Roscoe Semmel, cartoonist on the staff of the Rochester, N. Y., Herald, died at Tucson, Ariz., where he had gone in the hope of prolonging his life.

WHY CARTOONISTS GET BRAIN FEVER
Compiled by the gentleman who borrowed our shears and forgot to return them:

"What sort of a pen do you use?”

“Say, you ought to know a friend of mine. He can’t draw, but he's just full of ideas.”

“Gee, you’ve got an awful cinch. Getting a day's pay for doing one or two little pictures. Why I bet I could do that in an hour.”

“I used to could draw pretty good myself, but I sorter got out of the way of it after I quit school."

“Say'll you draw me a little picture to send to a friend of mine? Make a man, going across the street leading a dog and an automobile coming around the corner and hitting him, and a brass band going by on the other side and a crowd looking on. It'll only take you about 10 minutes and my friend is just crazy about your pictures.”
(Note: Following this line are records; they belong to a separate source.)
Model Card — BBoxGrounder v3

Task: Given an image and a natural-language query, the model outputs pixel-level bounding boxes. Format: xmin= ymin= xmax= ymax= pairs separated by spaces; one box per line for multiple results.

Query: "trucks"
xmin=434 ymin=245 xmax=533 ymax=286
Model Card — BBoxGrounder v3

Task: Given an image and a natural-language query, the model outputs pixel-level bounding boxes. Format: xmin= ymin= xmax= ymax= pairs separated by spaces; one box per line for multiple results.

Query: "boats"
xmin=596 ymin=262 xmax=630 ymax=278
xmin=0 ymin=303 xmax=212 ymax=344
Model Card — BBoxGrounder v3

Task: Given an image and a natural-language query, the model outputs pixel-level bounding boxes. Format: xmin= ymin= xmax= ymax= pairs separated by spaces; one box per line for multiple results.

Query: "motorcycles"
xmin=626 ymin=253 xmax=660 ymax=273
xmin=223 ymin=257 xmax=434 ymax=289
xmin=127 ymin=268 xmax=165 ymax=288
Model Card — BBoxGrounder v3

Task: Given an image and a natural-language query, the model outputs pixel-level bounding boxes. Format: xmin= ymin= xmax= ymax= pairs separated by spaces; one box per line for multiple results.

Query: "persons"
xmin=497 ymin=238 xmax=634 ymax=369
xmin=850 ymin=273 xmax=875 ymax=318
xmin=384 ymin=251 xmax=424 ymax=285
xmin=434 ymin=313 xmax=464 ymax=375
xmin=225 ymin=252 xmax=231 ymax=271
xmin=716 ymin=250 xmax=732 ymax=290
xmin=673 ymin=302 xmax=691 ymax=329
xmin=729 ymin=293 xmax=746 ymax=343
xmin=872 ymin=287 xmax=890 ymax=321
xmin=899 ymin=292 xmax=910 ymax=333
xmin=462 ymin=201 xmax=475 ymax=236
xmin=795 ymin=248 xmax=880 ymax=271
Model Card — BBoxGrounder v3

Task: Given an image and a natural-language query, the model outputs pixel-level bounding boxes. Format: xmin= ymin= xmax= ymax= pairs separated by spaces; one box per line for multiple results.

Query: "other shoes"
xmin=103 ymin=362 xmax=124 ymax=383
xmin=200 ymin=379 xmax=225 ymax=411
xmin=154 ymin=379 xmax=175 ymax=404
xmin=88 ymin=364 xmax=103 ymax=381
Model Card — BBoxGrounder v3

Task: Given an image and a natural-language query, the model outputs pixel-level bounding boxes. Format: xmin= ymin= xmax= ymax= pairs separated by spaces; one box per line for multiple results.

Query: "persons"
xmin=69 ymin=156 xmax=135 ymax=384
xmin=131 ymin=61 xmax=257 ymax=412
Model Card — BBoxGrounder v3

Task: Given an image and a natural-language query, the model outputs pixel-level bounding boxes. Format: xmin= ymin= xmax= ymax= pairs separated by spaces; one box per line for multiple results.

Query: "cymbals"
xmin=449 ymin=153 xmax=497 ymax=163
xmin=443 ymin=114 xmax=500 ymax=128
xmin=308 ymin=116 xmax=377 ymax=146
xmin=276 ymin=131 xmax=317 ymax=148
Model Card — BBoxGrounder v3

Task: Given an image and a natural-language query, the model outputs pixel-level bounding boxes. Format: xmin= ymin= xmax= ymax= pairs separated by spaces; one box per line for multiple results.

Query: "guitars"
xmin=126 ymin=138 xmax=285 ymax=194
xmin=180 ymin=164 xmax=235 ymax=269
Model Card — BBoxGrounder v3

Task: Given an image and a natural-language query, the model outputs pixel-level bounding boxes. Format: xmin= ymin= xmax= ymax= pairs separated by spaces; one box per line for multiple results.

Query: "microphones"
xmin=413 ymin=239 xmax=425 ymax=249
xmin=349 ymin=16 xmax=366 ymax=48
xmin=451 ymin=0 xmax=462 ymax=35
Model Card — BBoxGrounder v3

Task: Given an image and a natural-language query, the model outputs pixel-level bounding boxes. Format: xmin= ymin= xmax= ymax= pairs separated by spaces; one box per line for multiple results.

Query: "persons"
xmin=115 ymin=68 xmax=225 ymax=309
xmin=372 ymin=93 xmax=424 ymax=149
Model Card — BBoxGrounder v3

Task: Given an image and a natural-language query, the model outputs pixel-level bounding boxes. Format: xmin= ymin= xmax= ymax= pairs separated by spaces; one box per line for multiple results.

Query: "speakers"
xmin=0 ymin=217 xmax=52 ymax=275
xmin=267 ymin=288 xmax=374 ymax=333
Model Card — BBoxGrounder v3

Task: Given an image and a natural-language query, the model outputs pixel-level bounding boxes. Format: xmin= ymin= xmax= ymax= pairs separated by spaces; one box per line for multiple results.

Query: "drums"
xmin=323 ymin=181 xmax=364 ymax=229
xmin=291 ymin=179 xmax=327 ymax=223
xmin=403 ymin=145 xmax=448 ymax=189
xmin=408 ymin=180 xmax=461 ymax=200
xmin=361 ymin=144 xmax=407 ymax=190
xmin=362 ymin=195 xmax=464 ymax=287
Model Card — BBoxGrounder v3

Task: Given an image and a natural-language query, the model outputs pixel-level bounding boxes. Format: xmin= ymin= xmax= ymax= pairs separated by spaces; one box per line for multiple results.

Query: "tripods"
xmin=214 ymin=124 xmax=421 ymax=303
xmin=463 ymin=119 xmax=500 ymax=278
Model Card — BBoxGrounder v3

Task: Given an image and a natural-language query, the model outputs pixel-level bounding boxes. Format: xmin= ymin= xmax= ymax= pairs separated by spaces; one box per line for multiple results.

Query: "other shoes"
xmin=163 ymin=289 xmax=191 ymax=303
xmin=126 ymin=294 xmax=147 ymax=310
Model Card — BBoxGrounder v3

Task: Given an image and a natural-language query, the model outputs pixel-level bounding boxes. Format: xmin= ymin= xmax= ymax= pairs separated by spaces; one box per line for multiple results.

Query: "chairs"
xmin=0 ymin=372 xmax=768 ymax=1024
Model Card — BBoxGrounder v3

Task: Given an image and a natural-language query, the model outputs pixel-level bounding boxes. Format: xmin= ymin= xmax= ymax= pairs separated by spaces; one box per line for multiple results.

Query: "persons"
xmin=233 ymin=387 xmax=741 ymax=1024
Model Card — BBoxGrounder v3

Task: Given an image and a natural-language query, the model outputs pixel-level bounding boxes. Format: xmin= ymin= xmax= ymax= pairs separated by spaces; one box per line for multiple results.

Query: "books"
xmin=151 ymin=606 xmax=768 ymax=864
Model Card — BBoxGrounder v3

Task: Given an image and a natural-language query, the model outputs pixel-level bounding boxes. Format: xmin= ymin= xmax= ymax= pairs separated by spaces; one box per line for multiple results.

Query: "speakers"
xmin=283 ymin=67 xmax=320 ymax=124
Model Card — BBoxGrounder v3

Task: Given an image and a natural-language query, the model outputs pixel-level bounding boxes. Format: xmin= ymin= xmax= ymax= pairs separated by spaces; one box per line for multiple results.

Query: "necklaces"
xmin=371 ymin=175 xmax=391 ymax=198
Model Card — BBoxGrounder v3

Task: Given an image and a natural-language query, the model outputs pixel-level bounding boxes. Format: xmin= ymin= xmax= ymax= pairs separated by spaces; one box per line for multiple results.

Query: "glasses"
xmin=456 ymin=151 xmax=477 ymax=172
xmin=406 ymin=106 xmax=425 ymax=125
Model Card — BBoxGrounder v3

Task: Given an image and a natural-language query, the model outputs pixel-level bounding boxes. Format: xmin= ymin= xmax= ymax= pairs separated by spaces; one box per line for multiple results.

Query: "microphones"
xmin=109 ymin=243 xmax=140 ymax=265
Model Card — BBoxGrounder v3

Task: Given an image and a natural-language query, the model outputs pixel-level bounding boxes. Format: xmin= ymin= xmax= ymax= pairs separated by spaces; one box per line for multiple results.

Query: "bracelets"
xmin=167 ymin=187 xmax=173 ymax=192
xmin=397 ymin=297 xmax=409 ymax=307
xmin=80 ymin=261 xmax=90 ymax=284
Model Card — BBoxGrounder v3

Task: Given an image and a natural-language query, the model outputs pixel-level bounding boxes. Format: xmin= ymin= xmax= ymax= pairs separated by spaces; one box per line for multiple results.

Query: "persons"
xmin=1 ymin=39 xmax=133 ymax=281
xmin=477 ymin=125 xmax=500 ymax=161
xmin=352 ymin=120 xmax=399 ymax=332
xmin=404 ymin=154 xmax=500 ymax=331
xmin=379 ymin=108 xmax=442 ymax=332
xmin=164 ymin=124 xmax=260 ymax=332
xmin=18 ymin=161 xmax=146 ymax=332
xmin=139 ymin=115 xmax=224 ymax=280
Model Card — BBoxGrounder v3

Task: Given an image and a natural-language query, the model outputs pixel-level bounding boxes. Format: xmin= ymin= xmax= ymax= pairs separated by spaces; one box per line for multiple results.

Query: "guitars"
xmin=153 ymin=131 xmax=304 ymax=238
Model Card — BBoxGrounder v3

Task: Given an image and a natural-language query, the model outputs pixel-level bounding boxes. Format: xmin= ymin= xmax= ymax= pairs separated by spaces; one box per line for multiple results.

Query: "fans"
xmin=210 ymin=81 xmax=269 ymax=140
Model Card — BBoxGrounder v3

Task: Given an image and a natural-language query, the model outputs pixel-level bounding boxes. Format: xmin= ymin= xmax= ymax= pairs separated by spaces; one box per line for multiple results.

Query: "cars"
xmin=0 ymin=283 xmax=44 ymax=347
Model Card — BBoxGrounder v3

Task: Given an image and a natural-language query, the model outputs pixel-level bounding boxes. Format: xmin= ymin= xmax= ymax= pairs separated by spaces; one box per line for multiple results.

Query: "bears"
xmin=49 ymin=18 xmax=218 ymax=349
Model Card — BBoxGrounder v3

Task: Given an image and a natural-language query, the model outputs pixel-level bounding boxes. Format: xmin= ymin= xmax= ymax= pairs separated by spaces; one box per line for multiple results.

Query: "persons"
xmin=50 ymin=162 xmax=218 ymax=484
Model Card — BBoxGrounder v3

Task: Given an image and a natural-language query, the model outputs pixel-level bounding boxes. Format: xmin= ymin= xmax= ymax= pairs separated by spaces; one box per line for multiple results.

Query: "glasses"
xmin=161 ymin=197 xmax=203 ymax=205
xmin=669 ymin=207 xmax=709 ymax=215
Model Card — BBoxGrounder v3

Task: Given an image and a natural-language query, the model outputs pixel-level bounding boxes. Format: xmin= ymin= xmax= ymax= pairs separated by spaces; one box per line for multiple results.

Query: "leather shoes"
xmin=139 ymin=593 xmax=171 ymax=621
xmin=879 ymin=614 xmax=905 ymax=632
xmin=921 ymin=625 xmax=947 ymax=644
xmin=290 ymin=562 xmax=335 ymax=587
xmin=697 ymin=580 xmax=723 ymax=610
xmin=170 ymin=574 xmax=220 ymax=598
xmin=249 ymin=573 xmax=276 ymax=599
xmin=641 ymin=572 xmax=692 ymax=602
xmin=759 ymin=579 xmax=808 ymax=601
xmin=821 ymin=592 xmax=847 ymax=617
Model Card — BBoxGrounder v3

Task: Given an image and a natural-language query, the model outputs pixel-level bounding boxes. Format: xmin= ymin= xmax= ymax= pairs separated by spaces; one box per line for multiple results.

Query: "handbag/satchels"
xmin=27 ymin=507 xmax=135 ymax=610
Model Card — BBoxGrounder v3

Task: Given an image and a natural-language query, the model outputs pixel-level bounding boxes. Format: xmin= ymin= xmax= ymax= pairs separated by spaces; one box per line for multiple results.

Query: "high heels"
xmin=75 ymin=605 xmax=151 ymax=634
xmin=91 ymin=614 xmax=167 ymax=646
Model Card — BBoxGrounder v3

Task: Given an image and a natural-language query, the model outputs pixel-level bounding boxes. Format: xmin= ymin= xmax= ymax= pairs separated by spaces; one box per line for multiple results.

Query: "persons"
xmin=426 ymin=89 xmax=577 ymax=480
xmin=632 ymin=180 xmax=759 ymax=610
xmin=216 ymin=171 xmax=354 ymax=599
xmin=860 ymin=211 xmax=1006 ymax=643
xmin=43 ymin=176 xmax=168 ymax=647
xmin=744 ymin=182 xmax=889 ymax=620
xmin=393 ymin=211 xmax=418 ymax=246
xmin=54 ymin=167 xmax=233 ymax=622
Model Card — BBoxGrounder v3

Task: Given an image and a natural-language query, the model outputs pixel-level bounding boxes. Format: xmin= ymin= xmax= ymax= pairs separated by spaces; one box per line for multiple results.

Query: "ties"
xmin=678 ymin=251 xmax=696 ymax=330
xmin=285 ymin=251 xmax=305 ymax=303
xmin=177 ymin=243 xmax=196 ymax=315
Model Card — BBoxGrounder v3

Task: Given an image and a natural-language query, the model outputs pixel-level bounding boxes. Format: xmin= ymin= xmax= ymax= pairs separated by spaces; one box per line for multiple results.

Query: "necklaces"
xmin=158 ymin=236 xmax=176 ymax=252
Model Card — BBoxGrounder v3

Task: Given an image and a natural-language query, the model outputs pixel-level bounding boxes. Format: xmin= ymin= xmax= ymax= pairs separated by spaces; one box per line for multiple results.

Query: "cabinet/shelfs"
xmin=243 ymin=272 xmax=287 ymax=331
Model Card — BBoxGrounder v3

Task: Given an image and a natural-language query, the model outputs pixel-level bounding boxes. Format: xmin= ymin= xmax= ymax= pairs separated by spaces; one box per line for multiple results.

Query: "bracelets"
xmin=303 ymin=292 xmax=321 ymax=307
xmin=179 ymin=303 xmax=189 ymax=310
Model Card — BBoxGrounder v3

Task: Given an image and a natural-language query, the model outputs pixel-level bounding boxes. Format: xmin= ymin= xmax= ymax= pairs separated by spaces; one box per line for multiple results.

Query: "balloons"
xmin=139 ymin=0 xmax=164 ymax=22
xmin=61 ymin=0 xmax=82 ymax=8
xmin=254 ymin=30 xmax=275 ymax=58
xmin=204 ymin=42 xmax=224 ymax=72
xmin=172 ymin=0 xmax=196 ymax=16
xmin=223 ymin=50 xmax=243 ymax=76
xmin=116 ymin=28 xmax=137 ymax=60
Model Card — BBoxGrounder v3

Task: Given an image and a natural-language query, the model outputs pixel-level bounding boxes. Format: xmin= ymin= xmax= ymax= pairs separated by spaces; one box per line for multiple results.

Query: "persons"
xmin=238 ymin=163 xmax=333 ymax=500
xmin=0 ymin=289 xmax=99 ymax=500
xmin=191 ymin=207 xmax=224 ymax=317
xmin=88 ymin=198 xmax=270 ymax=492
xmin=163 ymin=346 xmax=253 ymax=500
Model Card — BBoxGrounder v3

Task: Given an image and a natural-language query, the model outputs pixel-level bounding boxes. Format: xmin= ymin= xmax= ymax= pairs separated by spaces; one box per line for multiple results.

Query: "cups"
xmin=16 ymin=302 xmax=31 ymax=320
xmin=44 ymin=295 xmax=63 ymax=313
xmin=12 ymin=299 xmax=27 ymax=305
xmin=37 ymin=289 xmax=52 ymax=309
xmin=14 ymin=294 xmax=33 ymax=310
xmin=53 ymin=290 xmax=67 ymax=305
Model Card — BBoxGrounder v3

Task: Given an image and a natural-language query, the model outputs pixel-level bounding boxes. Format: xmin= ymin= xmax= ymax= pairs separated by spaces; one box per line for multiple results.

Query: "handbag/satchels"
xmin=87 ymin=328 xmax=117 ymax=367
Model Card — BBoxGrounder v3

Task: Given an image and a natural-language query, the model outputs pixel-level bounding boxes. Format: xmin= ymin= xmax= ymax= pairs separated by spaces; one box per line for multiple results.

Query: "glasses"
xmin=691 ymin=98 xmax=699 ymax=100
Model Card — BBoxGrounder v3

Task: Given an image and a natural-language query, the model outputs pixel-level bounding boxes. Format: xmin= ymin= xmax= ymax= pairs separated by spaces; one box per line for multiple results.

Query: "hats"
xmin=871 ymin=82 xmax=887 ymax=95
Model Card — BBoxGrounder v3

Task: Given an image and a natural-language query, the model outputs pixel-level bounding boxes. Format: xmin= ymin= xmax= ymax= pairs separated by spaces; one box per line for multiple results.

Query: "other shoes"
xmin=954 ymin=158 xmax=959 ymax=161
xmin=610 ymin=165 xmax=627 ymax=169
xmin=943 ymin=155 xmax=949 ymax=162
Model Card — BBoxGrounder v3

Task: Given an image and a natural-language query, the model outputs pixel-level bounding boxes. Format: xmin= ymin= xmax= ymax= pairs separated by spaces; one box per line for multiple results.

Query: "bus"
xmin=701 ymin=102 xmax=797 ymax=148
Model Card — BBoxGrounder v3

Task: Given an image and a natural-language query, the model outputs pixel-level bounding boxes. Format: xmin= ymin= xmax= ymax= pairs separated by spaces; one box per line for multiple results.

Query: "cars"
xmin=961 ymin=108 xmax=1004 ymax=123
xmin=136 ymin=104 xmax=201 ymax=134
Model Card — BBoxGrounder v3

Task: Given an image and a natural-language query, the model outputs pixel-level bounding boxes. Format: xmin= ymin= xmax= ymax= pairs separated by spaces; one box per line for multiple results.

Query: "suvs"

“I've got a little nephew and he's some, punkins on drawing. Why he's got Gibson and Flagg and the rest of them big guns lashed to the mast.”— Milwaukee Journal.

WHEN THE CARTOON WAS BORN
Do you remember the days in school when you showed your contempt for Bill Simpson by “making pictures” of him on your slate, holding the slate so that he and a few choice cronies of your own could see? It didn’t matter whether you could draw or not. You could make something that looked like Bill by drawing a particularly big mouth that turned down at the corners, seven hairs that stood up straight on his head, freckles that looked like polka dots, teeth like tombstones, no body and two sticks for legs. That was when the cartoon was born.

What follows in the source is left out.